▶ STORED DATA:
§ §

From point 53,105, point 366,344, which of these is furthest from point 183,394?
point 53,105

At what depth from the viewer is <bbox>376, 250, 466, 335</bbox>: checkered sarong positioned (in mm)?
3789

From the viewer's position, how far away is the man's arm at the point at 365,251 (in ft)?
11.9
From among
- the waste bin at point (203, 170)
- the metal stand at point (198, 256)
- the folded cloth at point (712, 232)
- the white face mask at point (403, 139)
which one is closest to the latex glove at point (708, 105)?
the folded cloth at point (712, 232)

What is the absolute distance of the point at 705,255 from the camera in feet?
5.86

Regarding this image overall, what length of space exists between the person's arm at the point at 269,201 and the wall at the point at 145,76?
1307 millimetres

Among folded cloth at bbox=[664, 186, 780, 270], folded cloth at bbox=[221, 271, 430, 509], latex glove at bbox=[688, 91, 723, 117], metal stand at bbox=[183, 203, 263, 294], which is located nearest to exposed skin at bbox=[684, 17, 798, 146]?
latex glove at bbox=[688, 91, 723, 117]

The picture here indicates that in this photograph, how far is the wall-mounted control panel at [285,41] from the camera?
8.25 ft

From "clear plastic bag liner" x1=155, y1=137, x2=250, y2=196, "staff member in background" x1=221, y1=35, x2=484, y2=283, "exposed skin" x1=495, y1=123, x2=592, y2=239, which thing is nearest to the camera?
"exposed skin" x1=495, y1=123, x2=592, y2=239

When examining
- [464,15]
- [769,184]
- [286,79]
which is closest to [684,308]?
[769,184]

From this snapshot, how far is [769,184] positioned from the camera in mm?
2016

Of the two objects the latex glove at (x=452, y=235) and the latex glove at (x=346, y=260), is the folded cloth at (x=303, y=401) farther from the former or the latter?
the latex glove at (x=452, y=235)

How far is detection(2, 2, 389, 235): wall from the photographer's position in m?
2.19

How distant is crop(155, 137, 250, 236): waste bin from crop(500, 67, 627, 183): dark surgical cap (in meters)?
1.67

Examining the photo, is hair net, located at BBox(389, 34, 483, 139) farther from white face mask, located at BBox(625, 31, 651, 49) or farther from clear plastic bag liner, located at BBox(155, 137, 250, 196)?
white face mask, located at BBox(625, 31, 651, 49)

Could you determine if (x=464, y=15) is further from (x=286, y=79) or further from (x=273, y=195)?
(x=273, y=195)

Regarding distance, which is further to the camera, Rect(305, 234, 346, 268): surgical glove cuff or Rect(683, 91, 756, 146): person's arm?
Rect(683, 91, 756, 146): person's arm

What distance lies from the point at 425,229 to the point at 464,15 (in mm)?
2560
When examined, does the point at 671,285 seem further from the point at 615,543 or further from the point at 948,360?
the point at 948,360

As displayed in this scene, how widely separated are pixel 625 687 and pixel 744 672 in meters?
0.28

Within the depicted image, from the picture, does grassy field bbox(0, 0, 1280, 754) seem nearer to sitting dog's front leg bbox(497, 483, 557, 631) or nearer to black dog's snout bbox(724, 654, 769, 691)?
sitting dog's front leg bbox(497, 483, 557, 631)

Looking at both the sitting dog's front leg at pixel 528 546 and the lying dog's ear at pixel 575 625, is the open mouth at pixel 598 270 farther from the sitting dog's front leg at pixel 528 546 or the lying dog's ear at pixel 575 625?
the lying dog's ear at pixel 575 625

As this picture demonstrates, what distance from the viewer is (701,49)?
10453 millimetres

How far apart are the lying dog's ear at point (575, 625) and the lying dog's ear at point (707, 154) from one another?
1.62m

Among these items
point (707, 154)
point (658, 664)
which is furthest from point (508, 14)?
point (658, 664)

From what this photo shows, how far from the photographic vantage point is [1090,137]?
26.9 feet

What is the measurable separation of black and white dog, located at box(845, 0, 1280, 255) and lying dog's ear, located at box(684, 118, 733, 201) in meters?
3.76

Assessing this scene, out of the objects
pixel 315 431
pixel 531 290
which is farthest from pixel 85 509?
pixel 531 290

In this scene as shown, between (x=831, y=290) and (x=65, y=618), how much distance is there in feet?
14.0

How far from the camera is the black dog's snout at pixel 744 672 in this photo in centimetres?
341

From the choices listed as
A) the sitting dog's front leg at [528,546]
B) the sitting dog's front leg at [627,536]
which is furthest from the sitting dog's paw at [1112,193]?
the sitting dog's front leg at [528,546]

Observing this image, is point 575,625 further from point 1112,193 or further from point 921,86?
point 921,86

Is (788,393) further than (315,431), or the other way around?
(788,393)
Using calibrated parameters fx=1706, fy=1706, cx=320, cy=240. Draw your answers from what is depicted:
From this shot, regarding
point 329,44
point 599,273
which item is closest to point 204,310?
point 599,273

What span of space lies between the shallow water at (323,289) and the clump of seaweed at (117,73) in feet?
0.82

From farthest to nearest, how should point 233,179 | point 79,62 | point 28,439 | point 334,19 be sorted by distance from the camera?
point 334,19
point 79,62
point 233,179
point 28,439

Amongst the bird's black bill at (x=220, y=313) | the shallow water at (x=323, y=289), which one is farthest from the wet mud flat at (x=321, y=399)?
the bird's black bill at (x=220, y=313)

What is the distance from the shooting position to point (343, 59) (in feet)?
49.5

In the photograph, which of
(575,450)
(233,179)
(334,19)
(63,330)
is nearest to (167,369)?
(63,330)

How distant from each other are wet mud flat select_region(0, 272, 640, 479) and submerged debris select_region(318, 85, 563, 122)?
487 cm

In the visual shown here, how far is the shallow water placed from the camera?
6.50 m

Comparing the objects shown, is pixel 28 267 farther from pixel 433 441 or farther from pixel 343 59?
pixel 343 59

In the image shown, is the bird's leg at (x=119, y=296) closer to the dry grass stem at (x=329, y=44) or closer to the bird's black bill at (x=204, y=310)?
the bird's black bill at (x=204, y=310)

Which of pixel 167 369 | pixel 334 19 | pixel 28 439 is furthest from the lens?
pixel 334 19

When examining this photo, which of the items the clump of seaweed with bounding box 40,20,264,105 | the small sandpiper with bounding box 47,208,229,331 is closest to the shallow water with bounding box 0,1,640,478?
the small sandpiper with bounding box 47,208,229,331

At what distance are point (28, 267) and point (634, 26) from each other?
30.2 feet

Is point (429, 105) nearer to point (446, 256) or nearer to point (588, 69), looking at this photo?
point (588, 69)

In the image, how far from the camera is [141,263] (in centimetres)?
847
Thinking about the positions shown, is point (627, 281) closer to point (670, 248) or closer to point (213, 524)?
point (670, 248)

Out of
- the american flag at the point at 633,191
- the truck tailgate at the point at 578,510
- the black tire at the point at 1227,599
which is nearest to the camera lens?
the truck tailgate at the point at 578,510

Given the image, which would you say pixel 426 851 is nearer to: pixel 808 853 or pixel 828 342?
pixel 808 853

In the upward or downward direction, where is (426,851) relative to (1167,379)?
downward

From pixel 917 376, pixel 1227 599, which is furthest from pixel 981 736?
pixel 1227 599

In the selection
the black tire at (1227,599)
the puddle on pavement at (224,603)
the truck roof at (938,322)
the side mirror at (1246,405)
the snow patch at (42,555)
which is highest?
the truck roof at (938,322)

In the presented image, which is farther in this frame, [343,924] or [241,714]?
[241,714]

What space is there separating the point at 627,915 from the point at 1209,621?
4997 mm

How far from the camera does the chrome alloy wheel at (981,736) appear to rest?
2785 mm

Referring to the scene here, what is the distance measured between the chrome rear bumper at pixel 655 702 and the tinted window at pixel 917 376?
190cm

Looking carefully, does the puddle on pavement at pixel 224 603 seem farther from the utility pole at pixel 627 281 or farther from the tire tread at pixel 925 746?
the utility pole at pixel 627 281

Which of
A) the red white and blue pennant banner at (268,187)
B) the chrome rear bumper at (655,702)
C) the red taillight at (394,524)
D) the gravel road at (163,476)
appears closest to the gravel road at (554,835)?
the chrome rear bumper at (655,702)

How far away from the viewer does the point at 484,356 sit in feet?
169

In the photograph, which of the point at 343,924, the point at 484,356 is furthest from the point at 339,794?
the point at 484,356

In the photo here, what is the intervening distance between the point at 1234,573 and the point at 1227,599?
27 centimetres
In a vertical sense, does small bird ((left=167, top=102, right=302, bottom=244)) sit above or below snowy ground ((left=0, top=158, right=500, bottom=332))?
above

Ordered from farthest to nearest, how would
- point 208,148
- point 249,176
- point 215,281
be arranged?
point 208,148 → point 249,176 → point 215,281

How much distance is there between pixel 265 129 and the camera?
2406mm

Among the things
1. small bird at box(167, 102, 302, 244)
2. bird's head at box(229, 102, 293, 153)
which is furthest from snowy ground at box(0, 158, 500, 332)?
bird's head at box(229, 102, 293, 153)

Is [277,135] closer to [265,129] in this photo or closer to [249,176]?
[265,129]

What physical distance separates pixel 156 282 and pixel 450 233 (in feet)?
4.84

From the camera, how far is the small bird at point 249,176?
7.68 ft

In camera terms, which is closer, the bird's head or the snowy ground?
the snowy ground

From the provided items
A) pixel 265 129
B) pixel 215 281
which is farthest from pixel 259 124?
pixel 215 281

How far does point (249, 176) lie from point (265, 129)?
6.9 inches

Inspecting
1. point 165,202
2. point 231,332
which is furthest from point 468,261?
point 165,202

§ §

▶ WHAT THE TASK REQUIRES:
In the records above, find the line containing "Ordered from farthest to nearest, how would"; please retype it and every line after it through the last line, exactly and with nothing else.

▶ WORKED SOLUTION:
Ordered from farthest to nearest, how would
- point 208,148
- point 249,176
- point 215,281
be arranged?
point 208,148 → point 249,176 → point 215,281

How much distance is there between pixel 265 129 and the camera?
2406mm

Among the things
1. small bird at box(167, 102, 302, 244)
2. bird's head at box(229, 102, 293, 153)
which is furthest from snowy ground at box(0, 158, 500, 332)?
bird's head at box(229, 102, 293, 153)

Is [277,135] closer to [265,129] in this photo or closer to [249,176]?
[265,129]

What physical distance separates pixel 156 282 and pixel 450 233 (in feet)?
4.84

From the camera, how far is the small bird at point 249,176?
7.68 ft

In camera terms, which is closer, the bird's head or the snowy ground?
the snowy ground

From the provided items
A) pixel 265 129
B) pixel 215 281
which is farthest from pixel 259 124?
pixel 215 281

How far does point (249, 176) lie from point (265, 129)?
6.9 inches

Inspecting
1. point 165,202
2. point 231,332
which is furthest from point 468,261?
point 165,202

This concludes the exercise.